=== Data shown ===
--- START ---
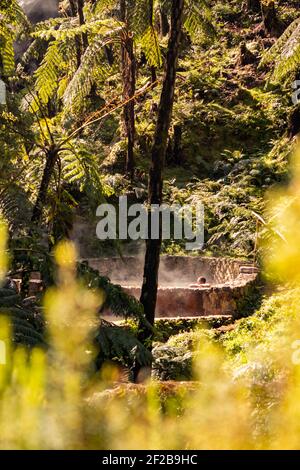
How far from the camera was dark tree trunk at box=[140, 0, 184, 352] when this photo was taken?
5.67 m

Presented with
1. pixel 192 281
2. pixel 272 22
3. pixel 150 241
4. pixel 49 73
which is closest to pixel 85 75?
pixel 49 73

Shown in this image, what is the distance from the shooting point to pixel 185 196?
15484 millimetres

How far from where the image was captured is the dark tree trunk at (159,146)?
5672 millimetres

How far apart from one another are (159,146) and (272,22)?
18051 millimetres

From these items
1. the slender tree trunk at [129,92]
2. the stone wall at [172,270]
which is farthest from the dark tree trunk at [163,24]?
the stone wall at [172,270]

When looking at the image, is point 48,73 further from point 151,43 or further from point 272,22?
point 272,22

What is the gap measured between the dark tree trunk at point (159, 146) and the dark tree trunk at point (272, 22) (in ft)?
56.8

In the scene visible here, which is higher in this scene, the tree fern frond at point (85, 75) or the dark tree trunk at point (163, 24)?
the dark tree trunk at point (163, 24)

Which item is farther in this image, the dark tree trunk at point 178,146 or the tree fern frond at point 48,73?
the dark tree trunk at point 178,146

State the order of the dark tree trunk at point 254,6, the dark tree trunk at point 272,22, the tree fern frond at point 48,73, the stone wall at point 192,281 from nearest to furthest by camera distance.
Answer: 1. the tree fern frond at point 48,73
2. the stone wall at point 192,281
3. the dark tree trunk at point 272,22
4. the dark tree trunk at point 254,6

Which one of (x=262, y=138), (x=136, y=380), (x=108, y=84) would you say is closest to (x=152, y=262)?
(x=136, y=380)

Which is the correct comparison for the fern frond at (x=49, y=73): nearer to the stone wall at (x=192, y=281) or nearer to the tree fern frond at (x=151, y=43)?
the tree fern frond at (x=151, y=43)

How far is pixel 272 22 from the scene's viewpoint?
21672 mm

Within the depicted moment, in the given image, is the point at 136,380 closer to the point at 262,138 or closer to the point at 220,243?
the point at 220,243
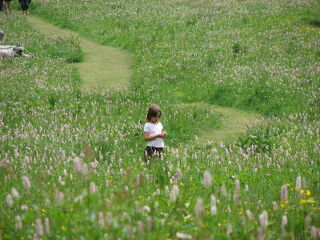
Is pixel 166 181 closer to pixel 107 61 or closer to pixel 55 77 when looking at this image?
pixel 55 77

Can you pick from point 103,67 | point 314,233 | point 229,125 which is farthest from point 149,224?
point 103,67

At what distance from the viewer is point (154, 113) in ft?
25.3

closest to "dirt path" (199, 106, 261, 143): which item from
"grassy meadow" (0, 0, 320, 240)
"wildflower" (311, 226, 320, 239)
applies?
"grassy meadow" (0, 0, 320, 240)

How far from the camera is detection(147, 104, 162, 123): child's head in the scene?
7.67m

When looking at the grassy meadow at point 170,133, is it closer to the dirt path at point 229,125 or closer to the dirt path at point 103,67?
the dirt path at point 229,125

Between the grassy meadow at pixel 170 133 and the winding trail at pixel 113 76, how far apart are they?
14.6 inches

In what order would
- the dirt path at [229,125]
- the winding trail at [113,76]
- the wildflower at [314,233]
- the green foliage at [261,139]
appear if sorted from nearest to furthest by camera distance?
the wildflower at [314,233]
the green foliage at [261,139]
the dirt path at [229,125]
the winding trail at [113,76]

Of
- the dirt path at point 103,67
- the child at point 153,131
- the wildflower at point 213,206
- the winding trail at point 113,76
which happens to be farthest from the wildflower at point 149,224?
the dirt path at point 103,67

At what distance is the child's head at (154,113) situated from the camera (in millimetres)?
7672

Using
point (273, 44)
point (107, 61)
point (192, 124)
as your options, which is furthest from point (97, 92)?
point (273, 44)

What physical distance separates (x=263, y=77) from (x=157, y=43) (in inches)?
321

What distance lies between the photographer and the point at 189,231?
12.6ft

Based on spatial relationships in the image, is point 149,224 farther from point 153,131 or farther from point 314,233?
point 153,131

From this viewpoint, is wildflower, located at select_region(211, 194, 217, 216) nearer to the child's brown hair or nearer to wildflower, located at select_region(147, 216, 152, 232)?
wildflower, located at select_region(147, 216, 152, 232)
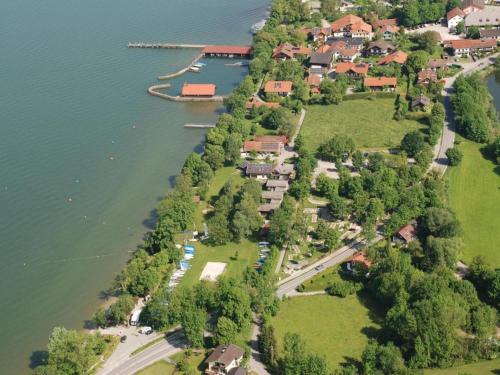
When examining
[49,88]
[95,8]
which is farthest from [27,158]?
[95,8]

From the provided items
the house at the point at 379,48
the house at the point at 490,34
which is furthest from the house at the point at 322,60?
the house at the point at 490,34

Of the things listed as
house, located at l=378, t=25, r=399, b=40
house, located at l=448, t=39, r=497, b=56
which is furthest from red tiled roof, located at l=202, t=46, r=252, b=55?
house, located at l=448, t=39, r=497, b=56

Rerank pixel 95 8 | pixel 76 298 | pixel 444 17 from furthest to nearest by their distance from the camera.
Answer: pixel 95 8 → pixel 444 17 → pixel 76 298

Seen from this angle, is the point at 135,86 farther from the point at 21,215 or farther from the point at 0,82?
the point at 21,215

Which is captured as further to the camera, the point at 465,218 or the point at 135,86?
the point at 135,86

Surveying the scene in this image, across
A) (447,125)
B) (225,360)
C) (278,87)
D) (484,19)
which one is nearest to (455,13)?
(484,19)

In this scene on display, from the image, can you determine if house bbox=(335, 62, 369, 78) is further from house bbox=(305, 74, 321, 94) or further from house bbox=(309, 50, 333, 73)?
house bbox=(305, 74, 321, 94)
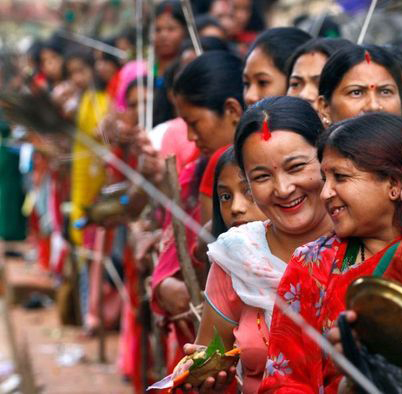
--- END ---
Set out every line of the rows above as a JSON list of strings, one string per line, leaving out blank lines and the pictures.

=== Solution to this exercise ===
[
  "How far from the camera was dark tree trunk at box=[140, 0, 184, 352] when this photo was taken?",
  "5.67 m",
  "Presented with",
  "1. pixel 192 281",
  "2. pixel 272 22",
  "3. pixel 150 241",
  "4. pixel 49 73",
  "which is closest to pixel 85 75?",
  "pixel 49 73",
  "Shown in this image, what is the distance from the shooting point to pixel 185 196?",
  "15484 millimetres",
  "How far from where the image was captured is the dark tree trunk at (159,146)?",
  "5672 millimetres",
  "How far apart from one another are (159,146) and (272,22)?",
  "18051 millimetres",
  "From these items",
  "1. the slender tree trunk at [129,92]",
  "2. the stone wall at [172,270]",
  "which is farthest from the dark tree trunk at [163,24]?",
  "the stone wall at [172,270]",
  "When looking at the image, is point 48,73 further from point 151,43 or further from point 272,22?",
  "point 272,22",
  "What is the gap measured between the dark tree trunk at point (159, 146) and the dark tree trunk at point (272, 22) (in ft)?",
  "56.8",
  "In the scene visible here, which is higher in this scene, the tree fern frond at point (85, 75) or the dark tree trunk at point (163, 24)?",
  "the dark tree trunk at point (163, 24)",
  "Which item is farther in this image, the dark tree trunk at point 178,146 or the tree fern frond at point 48,73?",
  "the dark tree trunk at point 178,146",
  "State the order of the dark tree trunk at point 254,6, the dark tree trunk at point 272,22, the tree fern frond at point 48,73, the stone wall at point 192,281 from nearest to furthest by camera distance.",
  "Answer: 1. the tree fern frond at point 48,73",
  "2. the stone wall at point 192,281",
  "3. the dark tree trunk at point 272,22",
  "4. the dark tree trunk at point 254,6",
  "Which one of (x=262, y=138), (x=136, y=380), (x=108, y=84) would you say is closest to (x=152, y=262)?",
  "(x=136, y=380)",
  "Which is the correct comparison for the fern frond at (x=49, y=73): nearer to the stone wall at (x=192, y=281) or nearer to the tree fern frond at (x=151, y=43)?",
  "the tree fern frond at (x=151, y=43)",
  "How far is pixel 272 22 from the scene's viewpoint?",
  "21672 mm",
  "Within the depicted moment, in the given image, is the point at 136,380 closer to the point at 262,138 or closer to the point at 220,243?",
  "the point at 220,243",
  "Is pixel 166 181 closer to pixel 107 61 or closer to pixel 55 77 when looking at this image?",
  "pixel 55 77",
  "Can you pick from point 103,67 | point 314,233 | point 229,125 which is farthest from point 149,224?",
  "point 103,67",
  "At what distance from the viewer is point (154, 113) in ft?",
  "25.3",
  "closest to \"dirt path\" (199, 106, 261, 143): which item from",
  "\"grassy meadow\" (0, 0, 320, 240)",
  "\"wildflower\" (311, 226, 320, 239)",
  "applies?",
  "\"grassy meadow\" (0, 0, 320, 240)",
  "How far from the camera is detection(147, 104, 162, 123): child's head in the scene?",
  "7.67m",
  "When looking at the grassy meadow at point 170,133, is it closer to the dirt path at point 229,125 or closer to the dirt path at point 103,67?",
  "the dirt path at point 229,125",
  "Between the grassy meadow at pixel 170 133 and the winding trail at pixel 113 76, how far apart are they?",
  "14.6 inches",
  "In what order would",
  "- the dirt path at [229,125]",
  "- the winding trail at [113,76]",
  "- the wildflower at [314,233]",
  "- the green foliage at [261,139]",
  "appear if sorted from nearest to furthest by camera distance?",
  "the wildflower at [314,233]",
  "the green foliage at [261,139]",
  "the dirt path at [229,125]",
  "the winding trail at [113,76]",
  "Of",
  "- the dirt path at point 103,67",
  "- the child at point 153,131",
  "- the wildflower at point 213,206",
  "- the winding trail at point 113,76",
  "which happens to be farthest from the wildflower at point 149,224?",
  "the dirt path at point 103,67",
  "At what distance is the child's head at (154,113) situated from the camera (in millimetres)?",
  "7672",
  "Using",
  "point (273, 44)",
  "point (107, 61)",
  "point (192, 124)",
  "as your options, which is furthest from point (97, 92)?",
  "point (273, 44)",
  "What physical distance separates (x=263, y=77) from (x=157, y=43) (in inches)?",
  "321",
  "What distance lies between the photographer and the point at 189,231?",
  "12.6ft",
  "Based on spatial relationships in the image, is point 149,224 farther from point 153,131 or farther from point 314,233?",
  "point 153,131",
  "From this viewpoint, is wildflower, located at select_region(211, 194, 217, 216) nearer to the child's brown hair or nearer to wildflower, located at select_region(147, 216, 152, 232)?",
  "wildflower, located at select_region(147, 216, 152, 232)",
  "When examining",
  "[49,88]",
  "[95,8]",
  "which is farthest from [27,158]?",
  "[95,8]",
  "From the provided items",
  "the house at the point at 379,48",
  "the house at the point at 490,34",
  "which is furthest from the house at the point at 322,60?",
  "the house at the point at 490,34",
  "Of the things listed as",
  "house, located at l=378, t=25, r=399, b=40",
  "house, located at l=448, t=39, r=497, b=56",
  "which is furthest from red tiled roof, located at l=202, t=46, r=252, b=55?",
  "house, located at l=448, t=39, r=497, b=56",
  "Rerank pixel 95 8 | pixel 76 298 | pixel 444 17 from furthest to nearest by their distance from the camera.",
  "Answer: pixel 95 8 → pixel 444 17 → pixel 76 298",
  "Seen from this angle, is the point at 135,86 farther from the point at 21,215 or farther from the point at 0,82?",
  "the point at 21,215",
  "Which is captured as further to the camera, the point at 465,218 or the point at 135,86?",
  "the point at 135,86",
  "Surveying the scene in this image, across",
  "A) (447,125)",
  "B) (225,360)",
  "C) (278,87)",
  "D) (484,19)",
  "which one is nearest to (455,13)?",
  "(484,19)",
  "In this scene on display, from the image, can you determine if house bbox=(335, 62, 369, 78) is further from house bbox=(305, 74, 321, 94) or further from house bbox=(309, 50, 333, 73)?",
  "house bbox=(305, 74, 321, 94)"
]